Additional Information

No response

In the user guide we have documented that adding -lFortranRuntimeHostDevice to the link line will resolve these link issues. As noted, using this device version of the FortranRuntime will result in low performance but allow linking and running of user programs. We however very much appreciate the reports of what functionality is needed by user codes from the runtime so the runtime calls can be circumvented.

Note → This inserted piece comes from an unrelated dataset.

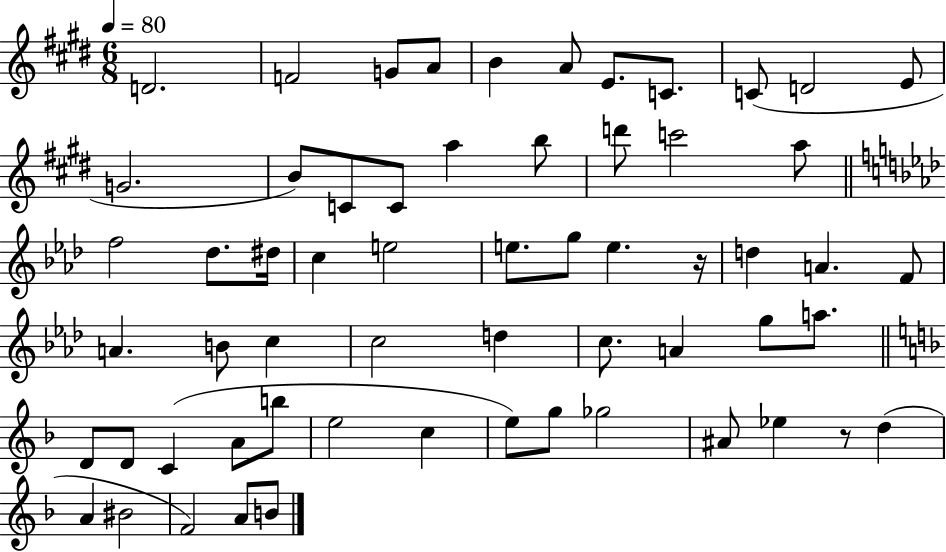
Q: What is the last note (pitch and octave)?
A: B4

E.g. one would expect cosh to be able to be lowered directly without a call to the Fortran runtime.

Math functions may alternatively require -lm when linking.

VeeEM commented

Thanks! With the drop 4.2 compiler I am able to link the runtime with -lFortranRuntimeHostDevice. I'm curious, why is performance poor with the device runtime? Is it just overhead from calling library functions or something else entirely? The program I'm working on uses assign, dot_product, mod, modulo and sum in some target regions.

With the math functions I do still have the same problem, adding -lm to the compiler invocation does not help with linking cosh. tanh works fine, just as before.

$ flang-new -fopenmp -fopenmp-targets=amdgcn-amd-amdhsa --offload-arch=gfx90a -fdefault-real-8 -lFortranRuntimeHostDevice -lm link.F90
ld.lld: error: undefined symbol: cosh
>>> referenced by a.out.amdgcn.gfx90a.img.lto.o:(__omp_offloading_54bbb604_4d007b9a__QQmain_l6)
>>> referenced by a.out.amdgcn.gfx90a.img.lto.o:(__omp_offloading_54bbb604_4d007b9a__QQmain_l6)
clang: error: ld.lld command failed with exit code 1 (use -v to see invocation)

If I compile with --save-temps and look into link-openmp-amdgcn-amd-amdhsa-gfx90a-llvmir.mlir, I see that the symbols for cosh and tanh look quite different to eachother. cosh is cosh, but the symbol for tanh is __ocml_tanh_f64.

I've opened an internal ticket regarding cosh so we will investigate. A drop 4.3 is available (need to update the user guide still, https://repo.radeon.com/rocm/misc/flang/). It may improve some of the assignment performance issues. The runtime is not really a device optimized library and is mostly the existing runtime compiled for device, which is a highly templated C++ library.